While mental health has not hit a point where people are reaching out for services in droves, Rozel said he expects a surge.

"We're going to have collective and national trauma," Rozel said.

He added: "(The pandemic) added to our stress, and it's also taken away a lot of the ways we cope with stress. That makes it a pretty dangerous situation."

Rozel noted people used to go to the bar or hang out with friends as a way to destress from work or other situations. Now, social distancing measures largely have taken those destressors away.

The way to get through, he said, is to focus on other coping mechanisms that work for each person, such as connecting virtually with friends and family.

Annaliese See, a sophomore attending the Hempfield Area Cyber Academy, said she often stays up until 4 a.m. studying and turning in assignments. The stress load for the 15-year-old, who is balancing school, club volleyball and a job at Chick-fil-A, has only amplified during the pandemic, she said.

She said she handles stress through exercise.

"I like to go on runs during the day," she said. "I find exercise really helps mental health and just clears the head whenever there's stress going on."

According to the Centers for Disease Control and Prevention, coping with stress could mean taking breaks from news stories, exercising or doing mindfulness practices, avoiding excessive substance abuse and connecting virtually with community organizations.

Those who are dealing with grief during the pandemic are encouraged to focus on memories or creating rituals, like making a memory book or planting a tree in honor of somebody, according to the Pennsylvania state website. People are also encouraged to utilize grief counselors.

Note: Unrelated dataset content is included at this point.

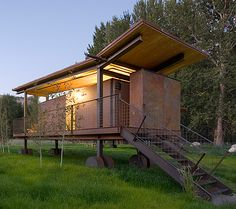 Modern design vacation rental off grid it house for Cheap cabin rentals southern california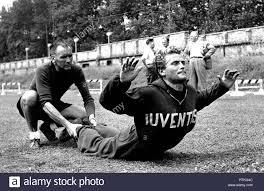 Turin, Campo Combi. Fußballspieler Giampiero Boniperti in Ausbildung bei  Juventus in der Saison 1951-52 Stockfotografie - Alamy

"Eventually, hopefully we'll be in a safe place where we're able to do that more introspective therapy type of work individually and collectively, but in the middle of the house fire it's not necessarily the right time to say, 'So how do you feel about house fires?' It's the right time to say, 'Get down, get small, let's get out of the house,'" Rozel said.

"In Allegheny County, we're super lucky because we're able to send out the mobile crisis teams or we're able to have people come to our center for help," Rozel said. "So now what we've got to figure out to do is make sure that someone in Elk County can have access to the same kind of resources that we have in Edgewood."

Small frustrations

On top of anxieties surrounding health, school and other factors, both Sillett and Kramer have expressed frustrations over not seeing people take basic precautions like wearing face masks.

"I have a problem with that obviously because I'm like no, you need to protect yourself and you need to protect other people or you could end up (on a ventilator) or somebody you love could end up like this," Kramer said. "It's basic to me but it's definitely a tough battle to fight out there in the public."

Sillett noted that there is more to the story than the argument that people are having their rights taken away through stay-at-home orders or mask mandates.

Some people, she said, don't have a choice.

"To me, this is what humanity is supposed to be about is caring for each other and caring for the wellbeing for everyone," Sillett said. "This disease hits like a tornado. It puts healthy people on ventilators and sick people may get very little symptoms like I did. Even vaccinated, I'm still terrified of what's to come with all the variants and everything else."